┌─ Entries provided

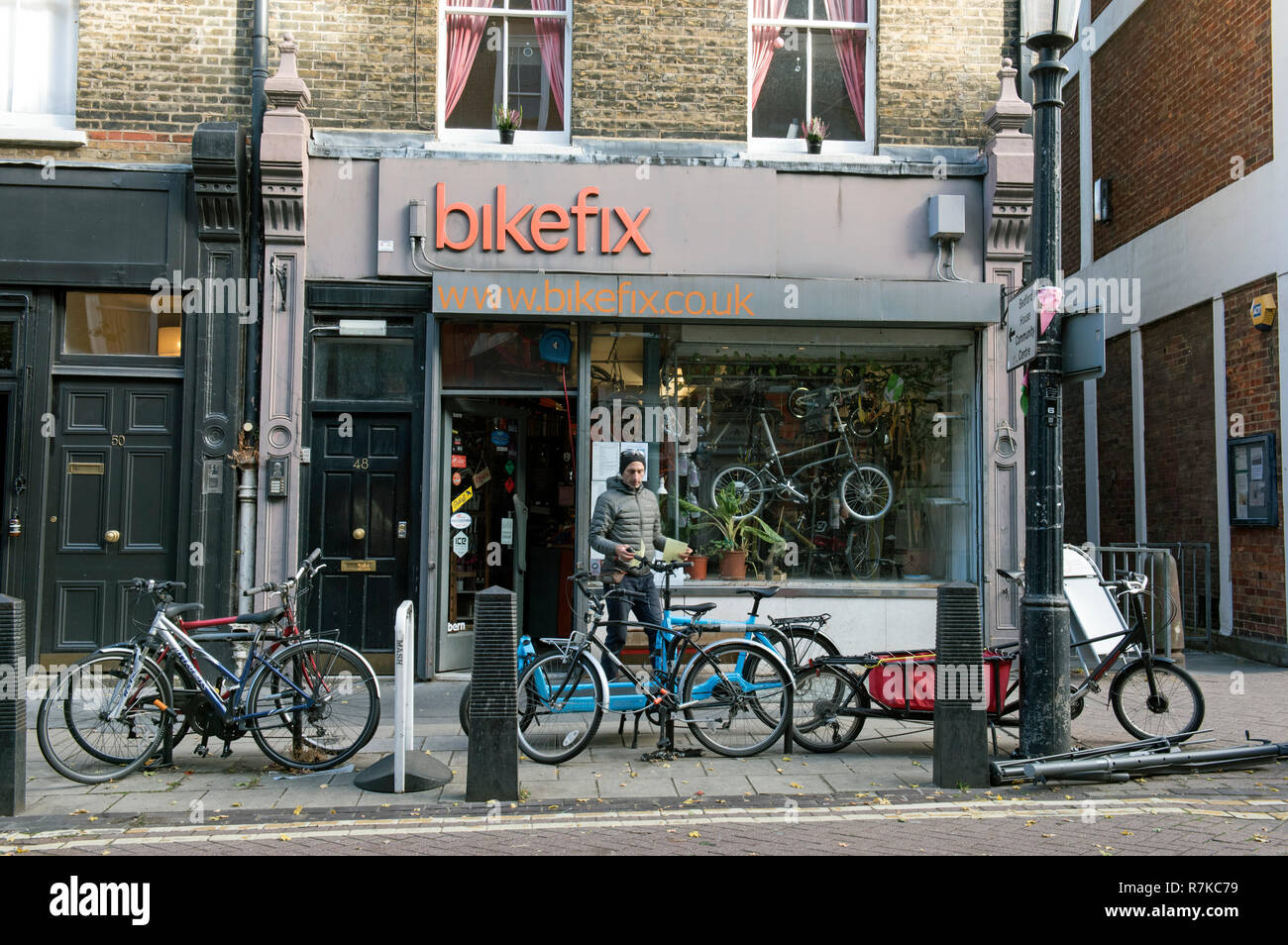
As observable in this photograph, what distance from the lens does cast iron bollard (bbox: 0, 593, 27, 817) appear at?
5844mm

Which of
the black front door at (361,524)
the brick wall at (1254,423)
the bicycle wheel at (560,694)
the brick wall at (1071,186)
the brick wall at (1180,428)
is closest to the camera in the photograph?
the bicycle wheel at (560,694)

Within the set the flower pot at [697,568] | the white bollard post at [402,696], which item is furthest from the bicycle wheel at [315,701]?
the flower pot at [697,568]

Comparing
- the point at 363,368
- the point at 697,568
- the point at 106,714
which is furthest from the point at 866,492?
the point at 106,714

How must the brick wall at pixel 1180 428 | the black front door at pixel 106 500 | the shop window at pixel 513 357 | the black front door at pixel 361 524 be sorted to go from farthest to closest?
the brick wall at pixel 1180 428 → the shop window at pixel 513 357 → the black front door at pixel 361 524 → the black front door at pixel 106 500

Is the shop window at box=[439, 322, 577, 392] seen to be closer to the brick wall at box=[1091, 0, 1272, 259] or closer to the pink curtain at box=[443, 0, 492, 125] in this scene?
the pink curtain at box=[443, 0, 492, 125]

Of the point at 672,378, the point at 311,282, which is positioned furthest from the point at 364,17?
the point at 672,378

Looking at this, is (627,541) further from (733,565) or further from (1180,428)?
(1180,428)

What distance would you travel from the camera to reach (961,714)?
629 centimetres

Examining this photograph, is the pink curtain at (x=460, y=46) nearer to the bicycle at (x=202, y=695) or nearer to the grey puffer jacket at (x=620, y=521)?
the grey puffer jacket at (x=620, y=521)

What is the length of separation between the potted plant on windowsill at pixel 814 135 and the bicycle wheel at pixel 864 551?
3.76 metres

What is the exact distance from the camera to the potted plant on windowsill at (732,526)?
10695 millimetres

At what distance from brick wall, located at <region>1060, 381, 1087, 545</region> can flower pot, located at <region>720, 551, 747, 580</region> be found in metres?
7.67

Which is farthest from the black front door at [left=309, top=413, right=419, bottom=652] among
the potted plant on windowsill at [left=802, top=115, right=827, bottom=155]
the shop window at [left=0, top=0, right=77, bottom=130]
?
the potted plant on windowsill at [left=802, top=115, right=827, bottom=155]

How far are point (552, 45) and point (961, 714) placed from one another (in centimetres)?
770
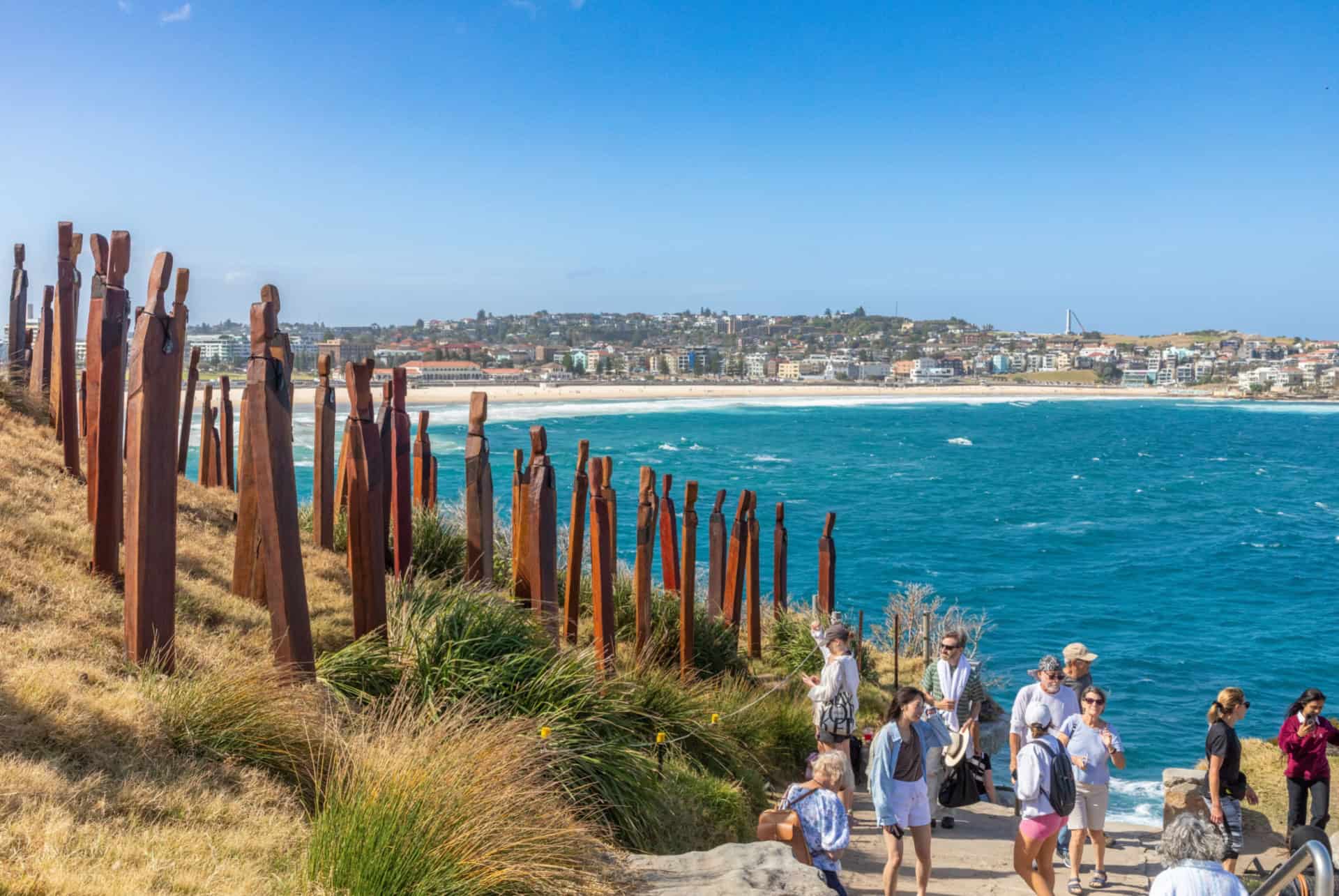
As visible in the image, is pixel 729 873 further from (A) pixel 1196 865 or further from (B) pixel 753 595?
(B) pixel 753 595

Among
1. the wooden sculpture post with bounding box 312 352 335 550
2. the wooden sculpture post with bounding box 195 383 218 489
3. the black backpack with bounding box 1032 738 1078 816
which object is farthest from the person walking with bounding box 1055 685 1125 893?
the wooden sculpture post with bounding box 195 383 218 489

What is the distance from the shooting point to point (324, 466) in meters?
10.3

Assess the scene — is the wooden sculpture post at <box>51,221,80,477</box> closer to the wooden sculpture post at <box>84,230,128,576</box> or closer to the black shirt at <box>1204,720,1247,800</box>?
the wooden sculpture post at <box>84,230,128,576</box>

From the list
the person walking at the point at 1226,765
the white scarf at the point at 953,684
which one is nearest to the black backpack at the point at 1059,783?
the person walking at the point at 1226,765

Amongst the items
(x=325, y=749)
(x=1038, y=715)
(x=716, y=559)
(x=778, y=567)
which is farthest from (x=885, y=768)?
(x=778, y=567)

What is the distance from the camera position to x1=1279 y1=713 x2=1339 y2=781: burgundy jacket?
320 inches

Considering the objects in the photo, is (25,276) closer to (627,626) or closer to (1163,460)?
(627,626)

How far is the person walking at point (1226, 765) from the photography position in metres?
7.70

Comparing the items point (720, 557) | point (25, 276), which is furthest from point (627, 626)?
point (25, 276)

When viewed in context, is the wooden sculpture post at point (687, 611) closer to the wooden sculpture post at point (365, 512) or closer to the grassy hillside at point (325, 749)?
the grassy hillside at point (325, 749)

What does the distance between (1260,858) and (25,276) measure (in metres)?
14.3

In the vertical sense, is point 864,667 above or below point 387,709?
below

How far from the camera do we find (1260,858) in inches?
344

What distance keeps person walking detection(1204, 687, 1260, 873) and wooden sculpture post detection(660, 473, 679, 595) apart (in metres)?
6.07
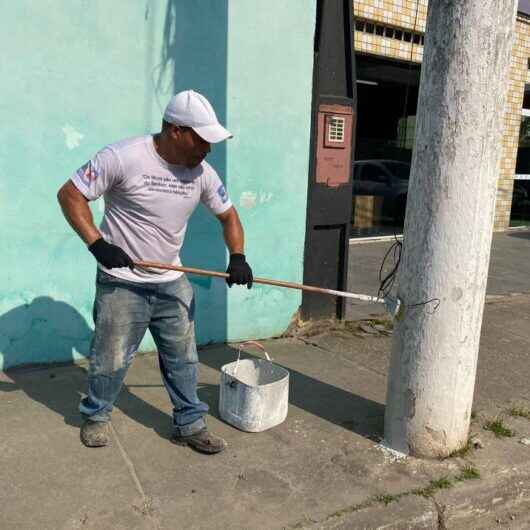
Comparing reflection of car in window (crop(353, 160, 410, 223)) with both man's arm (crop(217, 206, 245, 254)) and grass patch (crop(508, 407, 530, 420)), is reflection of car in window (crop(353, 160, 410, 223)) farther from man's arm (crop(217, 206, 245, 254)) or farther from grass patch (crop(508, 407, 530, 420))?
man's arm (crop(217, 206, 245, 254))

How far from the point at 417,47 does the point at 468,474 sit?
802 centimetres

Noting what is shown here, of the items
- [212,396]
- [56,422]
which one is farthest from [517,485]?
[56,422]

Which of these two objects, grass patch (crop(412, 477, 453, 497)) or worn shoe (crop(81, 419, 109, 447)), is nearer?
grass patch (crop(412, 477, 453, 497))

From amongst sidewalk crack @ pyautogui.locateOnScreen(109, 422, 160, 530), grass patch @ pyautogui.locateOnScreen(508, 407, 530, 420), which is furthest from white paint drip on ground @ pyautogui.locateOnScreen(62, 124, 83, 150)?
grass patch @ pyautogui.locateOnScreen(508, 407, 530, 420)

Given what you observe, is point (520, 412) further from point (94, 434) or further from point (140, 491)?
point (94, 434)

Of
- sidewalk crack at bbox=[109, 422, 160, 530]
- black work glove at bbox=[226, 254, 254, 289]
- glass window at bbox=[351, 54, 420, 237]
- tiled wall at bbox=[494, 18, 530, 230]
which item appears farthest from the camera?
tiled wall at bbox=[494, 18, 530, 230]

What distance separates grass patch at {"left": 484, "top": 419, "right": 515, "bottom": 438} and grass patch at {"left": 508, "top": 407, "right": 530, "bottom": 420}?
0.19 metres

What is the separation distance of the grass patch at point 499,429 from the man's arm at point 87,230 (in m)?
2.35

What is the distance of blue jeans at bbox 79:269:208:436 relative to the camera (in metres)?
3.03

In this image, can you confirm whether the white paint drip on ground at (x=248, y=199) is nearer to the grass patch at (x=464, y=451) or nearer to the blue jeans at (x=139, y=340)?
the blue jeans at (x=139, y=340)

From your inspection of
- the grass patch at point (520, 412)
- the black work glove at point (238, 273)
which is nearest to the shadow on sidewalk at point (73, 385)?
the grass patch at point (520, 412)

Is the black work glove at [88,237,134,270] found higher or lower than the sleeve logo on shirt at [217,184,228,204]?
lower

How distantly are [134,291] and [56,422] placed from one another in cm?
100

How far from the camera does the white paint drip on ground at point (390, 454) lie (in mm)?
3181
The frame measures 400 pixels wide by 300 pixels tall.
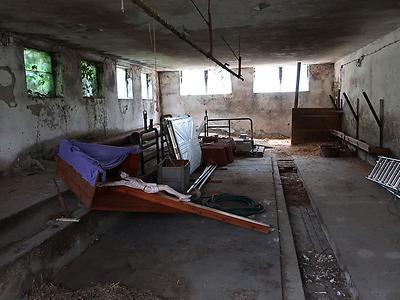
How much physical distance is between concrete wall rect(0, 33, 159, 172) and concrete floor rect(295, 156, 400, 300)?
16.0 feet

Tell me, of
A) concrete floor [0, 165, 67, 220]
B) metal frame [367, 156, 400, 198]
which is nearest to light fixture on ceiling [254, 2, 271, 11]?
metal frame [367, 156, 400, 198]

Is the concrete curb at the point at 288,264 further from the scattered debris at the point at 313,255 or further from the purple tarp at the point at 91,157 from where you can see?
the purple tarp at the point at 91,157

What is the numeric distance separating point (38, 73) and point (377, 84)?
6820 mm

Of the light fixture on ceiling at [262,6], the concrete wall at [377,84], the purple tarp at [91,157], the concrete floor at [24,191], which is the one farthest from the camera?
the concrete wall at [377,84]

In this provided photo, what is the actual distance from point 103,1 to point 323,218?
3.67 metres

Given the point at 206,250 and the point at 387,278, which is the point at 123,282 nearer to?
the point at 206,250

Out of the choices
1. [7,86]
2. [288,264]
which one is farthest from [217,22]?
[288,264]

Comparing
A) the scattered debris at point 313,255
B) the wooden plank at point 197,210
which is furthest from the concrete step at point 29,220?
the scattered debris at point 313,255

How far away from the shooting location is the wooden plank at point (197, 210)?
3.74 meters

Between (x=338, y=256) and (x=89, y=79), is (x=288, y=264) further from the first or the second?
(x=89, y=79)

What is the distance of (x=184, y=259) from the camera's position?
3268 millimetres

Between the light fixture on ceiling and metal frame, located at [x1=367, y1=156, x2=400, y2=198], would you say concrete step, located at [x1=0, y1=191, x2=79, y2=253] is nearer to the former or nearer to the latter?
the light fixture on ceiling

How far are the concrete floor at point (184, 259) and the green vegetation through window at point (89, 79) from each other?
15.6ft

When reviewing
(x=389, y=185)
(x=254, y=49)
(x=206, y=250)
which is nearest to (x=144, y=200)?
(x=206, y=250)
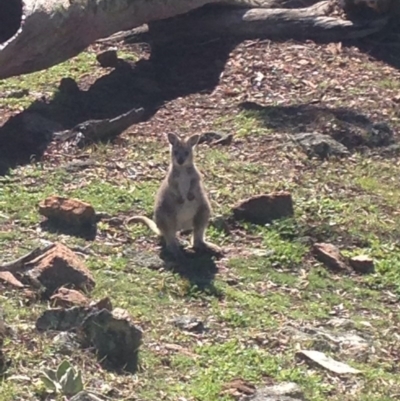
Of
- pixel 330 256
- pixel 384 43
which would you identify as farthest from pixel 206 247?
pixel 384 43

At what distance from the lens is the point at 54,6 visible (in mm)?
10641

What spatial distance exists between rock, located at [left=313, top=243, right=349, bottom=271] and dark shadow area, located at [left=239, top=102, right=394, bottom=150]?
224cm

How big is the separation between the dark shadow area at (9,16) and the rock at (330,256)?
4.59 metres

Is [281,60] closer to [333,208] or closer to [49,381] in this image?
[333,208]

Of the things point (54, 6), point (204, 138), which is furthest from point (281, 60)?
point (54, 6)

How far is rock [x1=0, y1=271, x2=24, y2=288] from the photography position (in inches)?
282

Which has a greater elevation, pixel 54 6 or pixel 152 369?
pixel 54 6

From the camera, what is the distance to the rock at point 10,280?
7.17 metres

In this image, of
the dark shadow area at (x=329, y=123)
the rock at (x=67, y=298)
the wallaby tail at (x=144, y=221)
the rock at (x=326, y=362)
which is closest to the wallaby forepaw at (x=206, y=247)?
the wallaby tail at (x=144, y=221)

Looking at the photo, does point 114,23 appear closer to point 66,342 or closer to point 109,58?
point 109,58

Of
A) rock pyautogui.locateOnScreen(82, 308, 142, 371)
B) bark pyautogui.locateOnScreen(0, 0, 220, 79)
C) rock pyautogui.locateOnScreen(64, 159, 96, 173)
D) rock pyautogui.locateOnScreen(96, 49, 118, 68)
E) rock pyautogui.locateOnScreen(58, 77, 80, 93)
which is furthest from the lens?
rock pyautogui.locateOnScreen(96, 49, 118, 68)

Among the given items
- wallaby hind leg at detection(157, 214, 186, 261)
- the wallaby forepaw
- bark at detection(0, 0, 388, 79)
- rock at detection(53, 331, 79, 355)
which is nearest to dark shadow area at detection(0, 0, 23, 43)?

└─

* What needs to be done
Rewrite the lines from the one containing "How far away" through the one containing "3268 millimetres", swapping "wooden plank" for "timber board" and leaving everything else unchanged.

* Exercise output
How far away from the shooting location is the timber board at point (197, 210)?
3.74 meters

Between (x=338, y=256) and (x=89, y=79), is (x=288, y=264) further from the first or the second?
(x=89, y=79)

What is the distance of (x=184, y=259) from the camera's position?
3268 millimetres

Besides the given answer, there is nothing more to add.